Saturday, February 8, 2020

The Ripple Effect of Our Actions

I vividly remember a mistake I made one year when I was a summer school principal.

A teacher had come to me, letting me know that another staff member was consistently coming in late (right as the kids were arriving). This teacher didn't want to be a "tattletale", but did feel like it was affecting the kids and the rest of the team.

Instead of addressing it directly with that staff member, I sent out a general email to the whole staff with a reminder of our hours and when we were supposed to be there in the morning. "I'm protecting the teacher who told me," I told myself. "Now no one will know who snitched."

Later, I found out the ripple effect - a couple of different people came to me, looking unsettled, and asked if that was targeted at them. "I feel bad, I know there was one day that I had to juggle daycare dropoff because my spouse was out of town and I was a few minutes late, but I will make sure that doesn't happen again." "Have I done something wrong?" "Was that about there something we need to talk about?" Yikes - I felt bad!
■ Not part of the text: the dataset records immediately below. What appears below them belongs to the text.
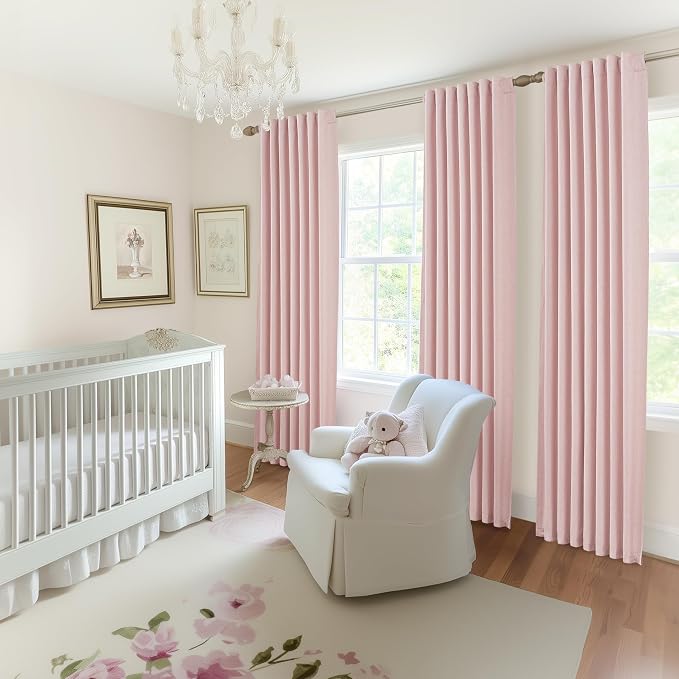 Extra Long Light Baby Pink Blackout Drapes 120 Inches Long 2 Panels - Image 5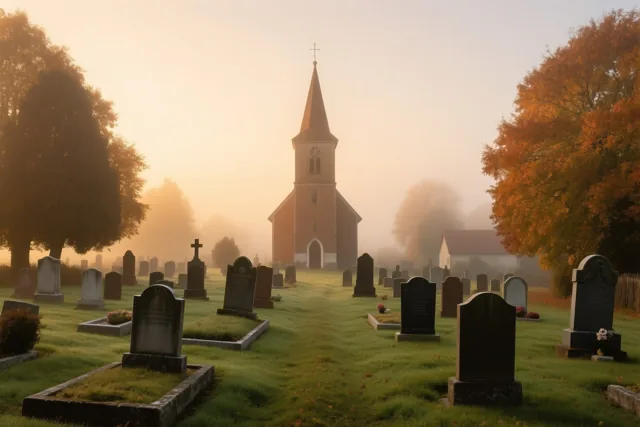 Op een dorpskerkhof staan grafstenen in groen gras naast bomen met oranje bladeren, met een kerktoren in de mist onder een goudkleurige hemel.
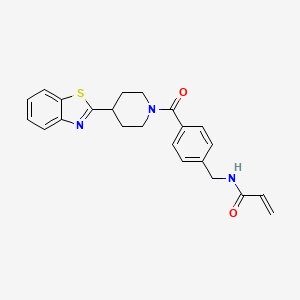 molecular formula C23H23N3O2S B2837288 N-({4-[4-(1,3-benzothiazol-2-yl)piperidine-1-carbonyl]phenyl}methyl)prop-2-enamide CAS No. 1808472-70-9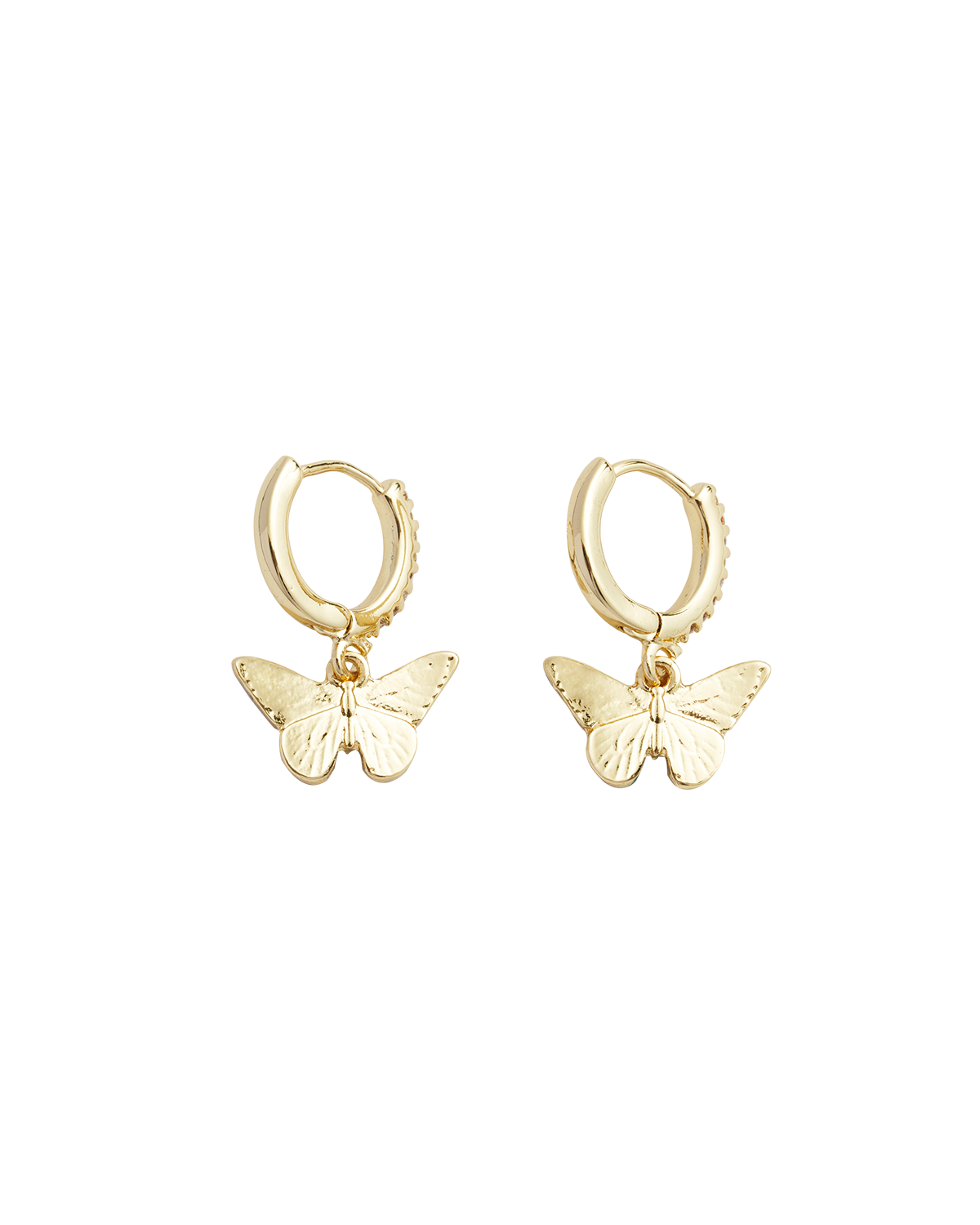 Pendientes tipo huggie mariposa esmaltada azul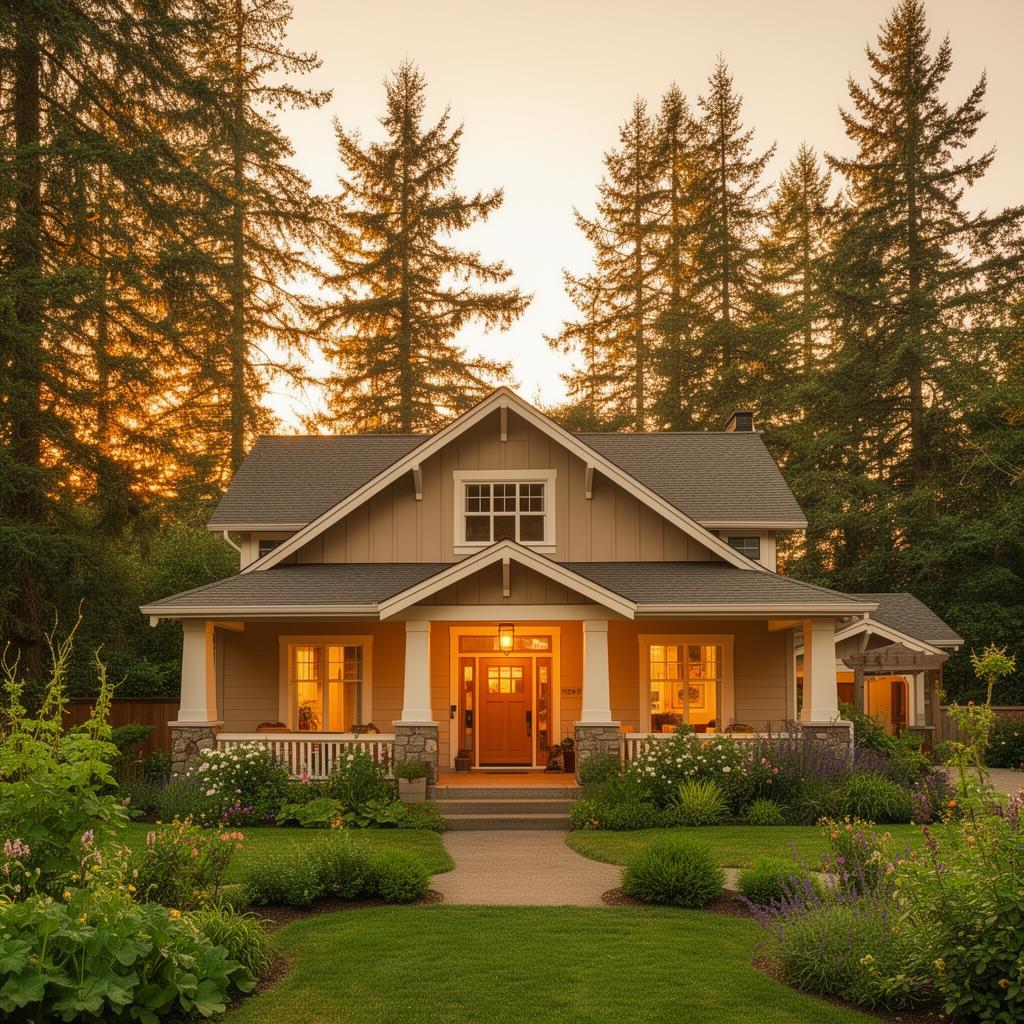 Craftsman-style home in the Willamette Valley at golden hour
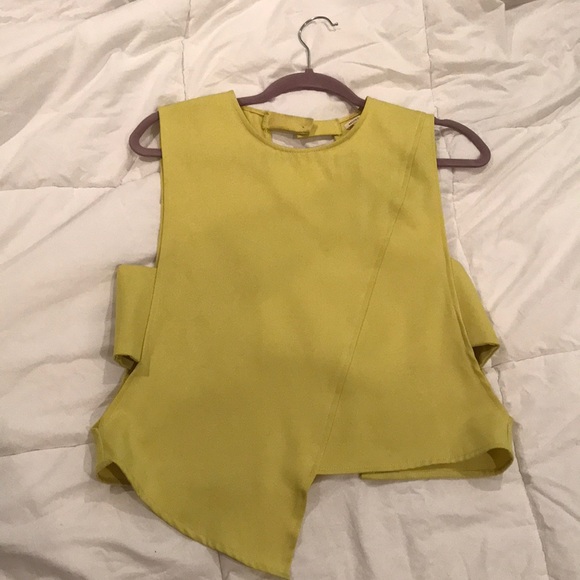 Nasty Gal Tops - Lime green cut out shirt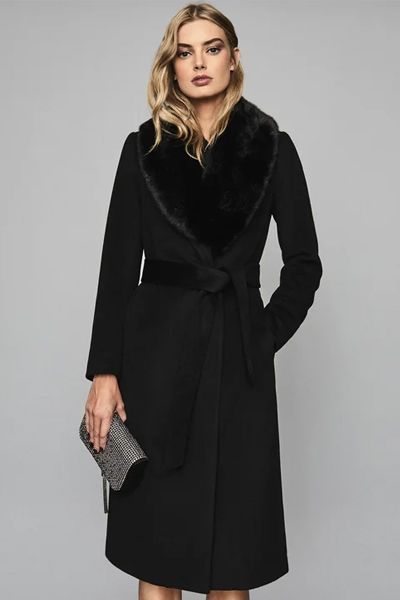 Faux Fur Shawl Collar Coat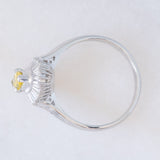 Anello ballerina in platino con diamante giallo (0.35ct) e diamanti bianchi (0.35ctw), anni ‘2000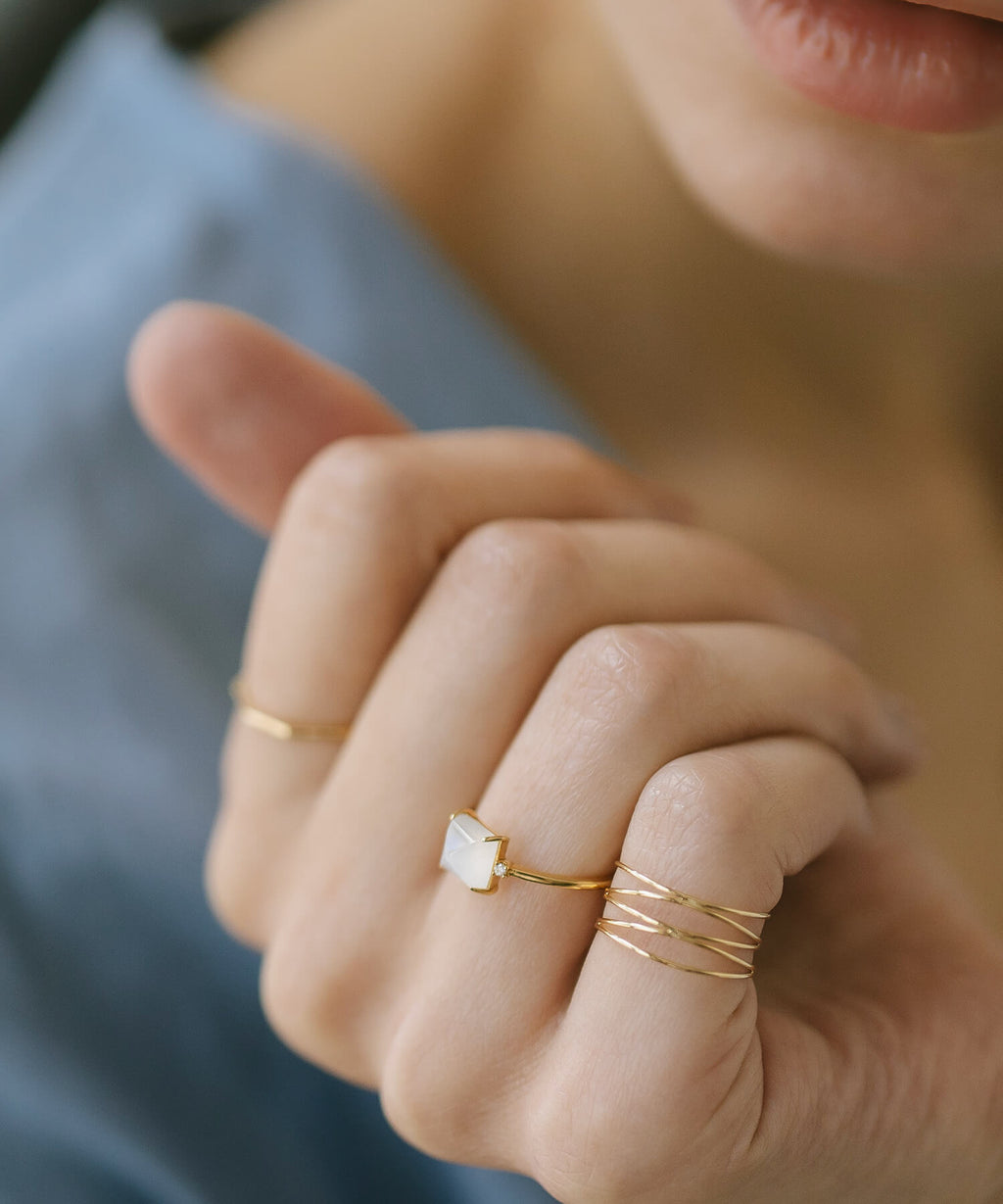 Ops 2 Rings Square Shape Gemstone Ring | Ops. – Ops. Jewelry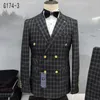 Costumes pour hommes 2023 mode hommes loisirs Boutique Double boutonnage métal Plaid costume manteau pantalon 2 pièces ensembles mâle robe Blazers veste pantalon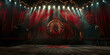 Theater stage with red curtains and spotlights, Elegant classic theater ready to start the show.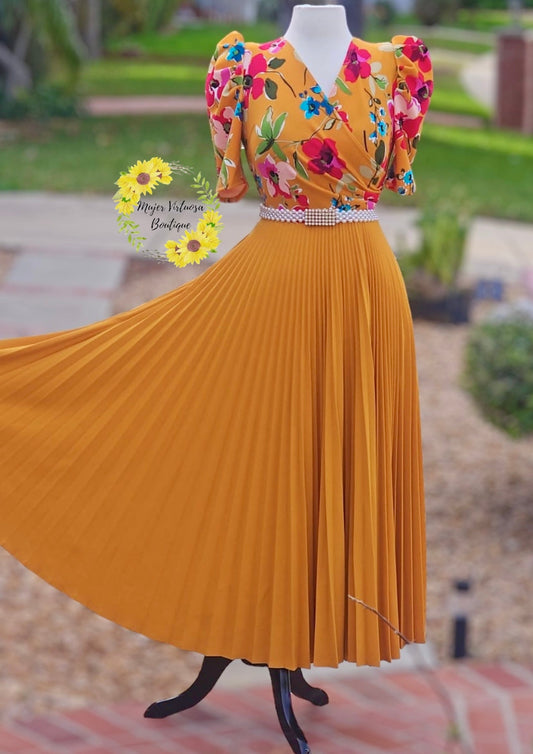 Jessica All Mustard Floral Pleated Dress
This reminder had NOTHING to do with them. Instead of addressing the issue where it was happening, I had created a sense of unease and guilt among my staff. That is the exact opposite of what I meant to do!

What did I learn from this incident? I took the cowardly way out. I didn't want to deal with conflict directly, so I found a way to avoid it (and even justified it in my mind).

Okay, I know this wasn't a huge deal in the grand scheme of things (one email about showing up on time), but it taught me an important lesson about dealing with conflict and how, as a leader, your words & actions can be magnified. This lesson is now coming to mind as I am on the other side, feeling a little anxious, and being 99.9% sure it's not about me (but is it...?).

Being a leader is hard. You have so much power, and something small can turn into something big. People are quick to interpret things, and they may interpret them differently than what you intended. As leaders, we need to be careful, and mindful of how our actions affect others. As followers, we need to be gracious to our leaders, because they are human too!

If there's one thing I've learned, though, it's that shying away from healthy conflict - accountability, honest conversations, and tough love - is not helpful. I'm hoping for more of that in my world, because even though it can be harder in the short-term, it leads to better relationships and a healthier environment in the end!